Pete 20 18.8k 97 England
15 Feb 2002 6:43PM
Depends what camera you have Vicky. A compact with autofocus will get fooled by the glass and the picture may come out blurred. See if you camera has an Infinity or landscape mode indicated by a small symbol of mountains. If so set this and the camera will be in focus. If you have an SLR select manual and focus through the glass. Next problem is reflections. Go as close to the glass as you can without touching it to avoid reflections. If the light is low make sure the flash is switched off too or you will get a reflection of that causing flare on the photo.
vickyh 19 706 United Kingdom
18 Feb 2002 9:50AM
Thanks for the info. I got my first SLR as a Christmas present - a Minolta Dynax 5. So I can indeed change it to manual and focus beyond the glass.

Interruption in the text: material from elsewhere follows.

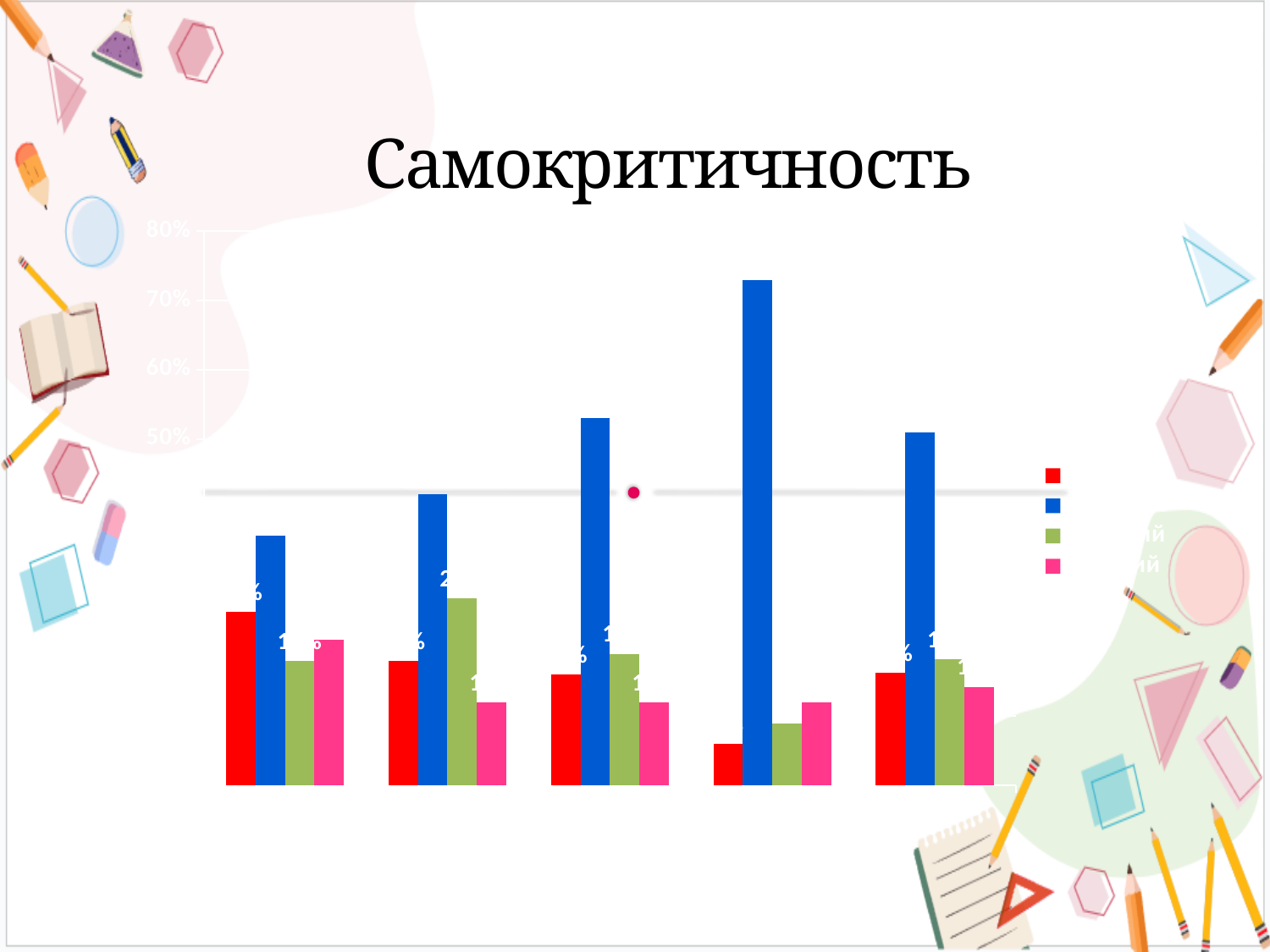
Is the value of the blue bar in the fourth group from the left greater or less than 70%? greater Is the value of the blue bar in the first group from the left greater or less than 50%? less Is the value of the blue bar in the second group from the left greater or less than 50%? less Which colour series has the tallest bar in every group? blue How many series does the legend list? 4 In the fourth group from the left, which is larger: the blue bar or the red bar? the blue bar How many groups of bars are plotted along the x axis? 5 What is the title of the chart? Самокритичность Which group of bars (counting from the left) has the shortest red bar? the fourth group What kind of chart is shown on the slide? bar chart Which group of bars (counting from the left) contains the tallest bar on the chart? the fourth group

I will switch the flash off to avoid it reflecting, but we are booked to go on the Eye at about 6 o'clock, so it will be twilight. Will the photos come out ok, if there isn't any flash? Should I use a longer shutter speed or something? If I use the cameras built in metering system, is it likely to give me a reading that still needs a flash?
Pete 20 18.8k 97 England
19 Feb 2002 8:57AM
Definately switch the flash off because it wouldn't be able to illuminate the distant scene. Then you will have to use a slower shutter speed so rest the lens against the glass to ensure good support and no camera shake. Wait until it stops and take the photos. You can check to see if the exposure meter has recorded the picture correctly and compensate if necessary using the exposure compensation mode. You will probably have to add a little exposure using the + setting to ensure the picture isn't too dark.
webwop 19 4
24 Mar 2002 1:26AM
I would also recomend using a fast film, probably with an iso of around hmmmmmm, 1600. i say this as i know the london eye never stops and is always in motion.... perhaps take a few different speed films with you, use you camera to meter the scene with the diferent film settings, then load the appropriate film.
Personally i would look 1/25 shutter speeds, but thats just a guess as im quite new to this aswell.